JDelekto
Regular
As I understand it, the NPU (which is easily confused for neuromorphic because of the 'N') is another dedicated processor that parallelizes computational operations with the CPU and GPU at lower power requirements.Some more on Qualcomm's Hexagon AI which is pretty promiscupos, sharing the AI workload selectively between GPU, CPU, and NPU:
6 Heterogeneous computing:
Leveraging all the processors for generative AI Generative AI models suitable for on-device execution are becoming more complex and trending toward larger sizes, from one billion to 10 billion to 70 billion parameters. They are increasingly multi-modal, meaning that they can take in multiple inputs — such as text, speech, or images — and produce several outputs.
Further, many use cases concurrently run multiple models. For example, a personal assistant application uses voice for input and output. This requires running an automatic speech recognition (ASR) model for voice to text, an LLM for text to text, and a text-to-speech (TTS) model for a voice output. The complexity, concurrency, and diversity of generative AI workloads require harnessing the capabilities of all the processors in an SoC. An optimal solution entails:
1. Scaling generative AI processing across cores of a processor and across processors
2. Mapping generative AI models and use cases to one or more cores and processors
Choosing the right processor depends on many factors, including use case, device type, device tier, development time, key performance indicators (KPIs), and developer expertise. Many tradeoffs drive decisions, and the target KPI could be power, performance, latency, or accessibility for different use cases. For example, an original equipment manufacturer (OEM) making an app for multiple devices across categories and tiers will need to choose the best processor to run an AI model based on SoC specs, end-product capabilities, ease of development, cost, and graceful degradation of the app across device tiers.

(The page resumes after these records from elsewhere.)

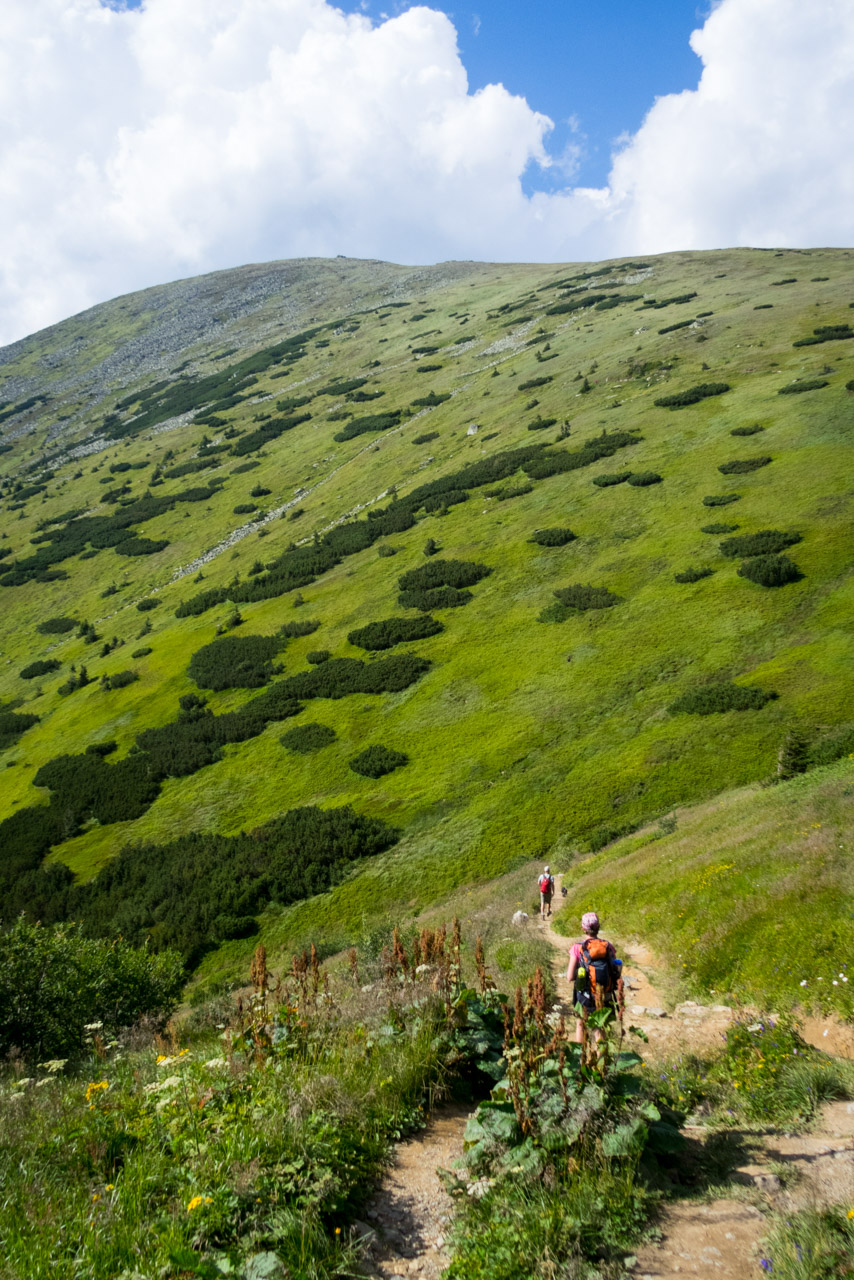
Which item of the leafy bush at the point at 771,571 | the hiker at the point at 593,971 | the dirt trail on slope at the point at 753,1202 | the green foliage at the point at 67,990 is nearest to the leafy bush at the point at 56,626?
the green foliage at the point at 67,990

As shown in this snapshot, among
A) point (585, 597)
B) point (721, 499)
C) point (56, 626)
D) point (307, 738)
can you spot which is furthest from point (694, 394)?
point (56, 626)

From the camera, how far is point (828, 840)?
1435 cm

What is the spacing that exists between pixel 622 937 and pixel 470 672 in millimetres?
25853

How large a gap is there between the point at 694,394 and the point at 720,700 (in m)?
44.5

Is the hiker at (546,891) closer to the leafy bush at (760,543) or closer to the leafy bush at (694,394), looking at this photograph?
the leafy bush at (760,543)

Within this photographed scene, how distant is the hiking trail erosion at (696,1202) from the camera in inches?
196

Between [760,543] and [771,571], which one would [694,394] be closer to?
[760,543]

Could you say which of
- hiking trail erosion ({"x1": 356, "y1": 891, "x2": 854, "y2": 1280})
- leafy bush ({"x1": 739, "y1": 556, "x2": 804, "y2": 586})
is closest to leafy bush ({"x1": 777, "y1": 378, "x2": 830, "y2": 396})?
leafy bush ({"x1": 739, "y1": 556, "x2": 804, "y2": 586})

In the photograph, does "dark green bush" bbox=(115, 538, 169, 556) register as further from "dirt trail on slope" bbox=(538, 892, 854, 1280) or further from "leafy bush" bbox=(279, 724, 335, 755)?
"dirt trail on slope" bbox=(538, 892, 854, 1280)

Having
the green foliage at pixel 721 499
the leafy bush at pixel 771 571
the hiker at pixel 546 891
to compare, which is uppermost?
the green foliage at pixel 721 499

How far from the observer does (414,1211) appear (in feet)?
18.9

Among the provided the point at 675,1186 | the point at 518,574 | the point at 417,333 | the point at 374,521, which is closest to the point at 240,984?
the point at 675,1186

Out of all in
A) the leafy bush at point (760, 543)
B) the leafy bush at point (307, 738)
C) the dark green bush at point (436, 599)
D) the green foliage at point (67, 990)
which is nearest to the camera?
the green foliage at point (67, 990)

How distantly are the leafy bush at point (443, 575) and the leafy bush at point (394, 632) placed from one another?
178 inches
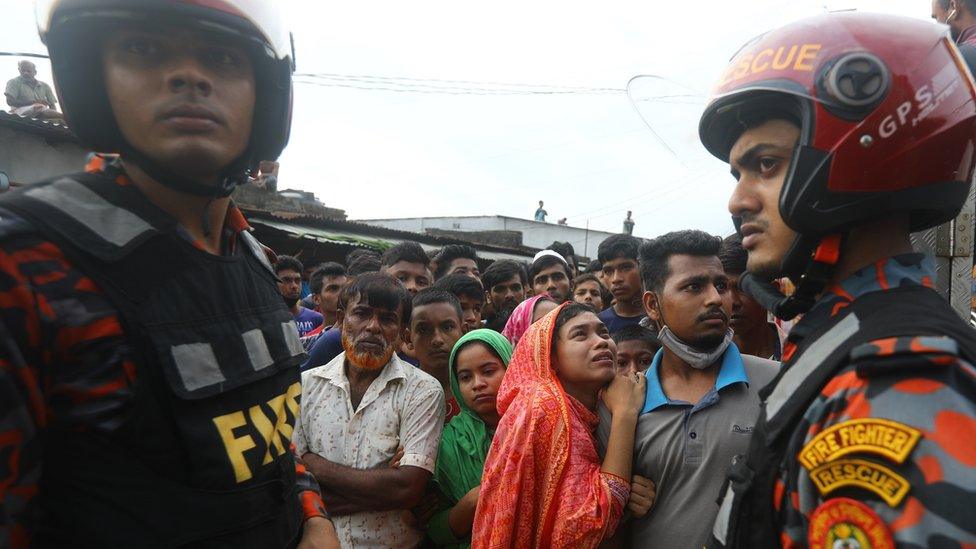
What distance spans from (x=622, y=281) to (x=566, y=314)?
2.23 meters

As previously mentioned, most generative AI use cases can be categorized into on-demand, sustained, or pervasive. For on-demand applications, latency is the KPI since users do not want to wait. When these applications use small models, the CPU is usually the right choice. When models get bigger (e.g., billions of parameters), the GPU and NPU tend to be more appropriate. For sustained and pervasive use cases, in which battery life is vital and power efficiency is the critical factor, the NPU is the best option.

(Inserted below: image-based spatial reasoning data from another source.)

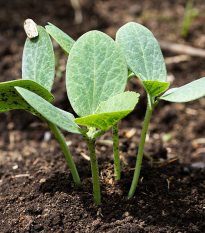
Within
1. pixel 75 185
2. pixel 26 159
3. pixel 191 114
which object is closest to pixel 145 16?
pixel 191 114

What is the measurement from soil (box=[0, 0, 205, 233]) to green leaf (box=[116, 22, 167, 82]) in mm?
474

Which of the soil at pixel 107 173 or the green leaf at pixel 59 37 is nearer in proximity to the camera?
the green leaf at pixel 59 37

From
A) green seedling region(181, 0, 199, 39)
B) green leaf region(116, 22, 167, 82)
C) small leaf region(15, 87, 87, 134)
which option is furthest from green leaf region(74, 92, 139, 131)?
green seedling region(181, 0, 199, 39)

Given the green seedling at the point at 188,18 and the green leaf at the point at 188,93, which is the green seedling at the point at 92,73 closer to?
the green leaf at the point at 188,93

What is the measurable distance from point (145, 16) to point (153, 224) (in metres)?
2.42

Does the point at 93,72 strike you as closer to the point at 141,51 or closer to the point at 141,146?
the point at 141,51

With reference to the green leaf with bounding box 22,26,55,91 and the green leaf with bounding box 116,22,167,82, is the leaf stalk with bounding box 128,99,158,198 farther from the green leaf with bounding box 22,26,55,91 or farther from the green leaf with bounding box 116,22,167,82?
the green leaf with bounding box 22,26,55,91

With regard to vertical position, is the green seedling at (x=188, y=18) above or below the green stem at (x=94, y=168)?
above

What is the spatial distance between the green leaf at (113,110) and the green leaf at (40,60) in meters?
0.27

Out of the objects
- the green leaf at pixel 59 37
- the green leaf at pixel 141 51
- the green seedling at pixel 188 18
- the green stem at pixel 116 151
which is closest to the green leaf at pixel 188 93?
the green leaf at pixel 141 51

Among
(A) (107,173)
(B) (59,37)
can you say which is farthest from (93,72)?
(A) (107,173)

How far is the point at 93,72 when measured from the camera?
93cm

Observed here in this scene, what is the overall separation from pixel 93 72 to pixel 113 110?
210mm

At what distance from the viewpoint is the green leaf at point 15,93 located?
32.7 inches
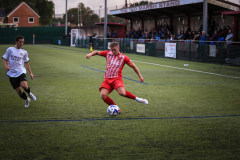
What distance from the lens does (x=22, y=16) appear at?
91.7m

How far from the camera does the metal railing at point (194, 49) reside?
20.5 m

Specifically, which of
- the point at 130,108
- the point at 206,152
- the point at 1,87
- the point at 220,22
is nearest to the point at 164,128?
the point at 206,152

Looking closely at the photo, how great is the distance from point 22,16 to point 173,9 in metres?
65.5

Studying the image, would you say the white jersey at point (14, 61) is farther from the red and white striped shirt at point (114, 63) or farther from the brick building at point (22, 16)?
the brick building at point (22, 16)

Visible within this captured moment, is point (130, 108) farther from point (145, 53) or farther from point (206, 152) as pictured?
point (145, 53)

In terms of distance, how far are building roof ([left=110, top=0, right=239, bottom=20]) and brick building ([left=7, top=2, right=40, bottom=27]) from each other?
5251 centimetres

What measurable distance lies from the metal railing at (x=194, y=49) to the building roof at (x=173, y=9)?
5387 millimetres

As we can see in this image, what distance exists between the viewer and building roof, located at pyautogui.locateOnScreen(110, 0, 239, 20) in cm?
2965

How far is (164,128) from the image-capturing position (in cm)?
648

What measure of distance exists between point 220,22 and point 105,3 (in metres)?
13.1

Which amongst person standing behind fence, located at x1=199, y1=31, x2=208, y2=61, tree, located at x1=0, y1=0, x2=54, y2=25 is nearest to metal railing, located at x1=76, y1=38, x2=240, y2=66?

Another key distinction is identifying whether the AI model is memory bound — performance is limited by memory bandwidth — or compute bound — performance is limited by the speed of the processor. Today’s LLMs are memory bound for the text generation, so focusing on memory efficiency on the CPU, GPU, or NPU is appropriate. For LVMs, which could be compute or memory bound, the GPU or NPU could be used, but the NPU provides the best performance per watt.
A personal assistant that offers a natural voice user interface (UI) to improve productivity and enhance user experiences is expected to be a popular generative AI application. The speech recognition, LLM, and speech models must all run with some concurrency, so it is desirable to split the models between the NPU, GPU, CPU, and the sensor processor. For PCs, agents are expected to run pervasively (always-on), so as much of it as possible should run on the NPU for performance and power efficiency.
As we know, Akida can multi-task, running different models on the one SoC.
Qualcomm's Hexagon NPU is designed to offload those computations from the other two and is optimized for vector, matrix, and tensor processing (basically a lot of matrix math). I ran across an interesting thread on Hacker News, where someone benchmarked the NPU and found that it was not quite as good as the CPU itself. Again, the NPU intends to achieve performance through parallelization at lower power. They have the code for their benchmarks here on GitHub.
I believe Akida could still be a strong competitor to Qualcomm's AI offerings, or even potentially a replacement for Hexagon for better real-time processing on power-constrained devices.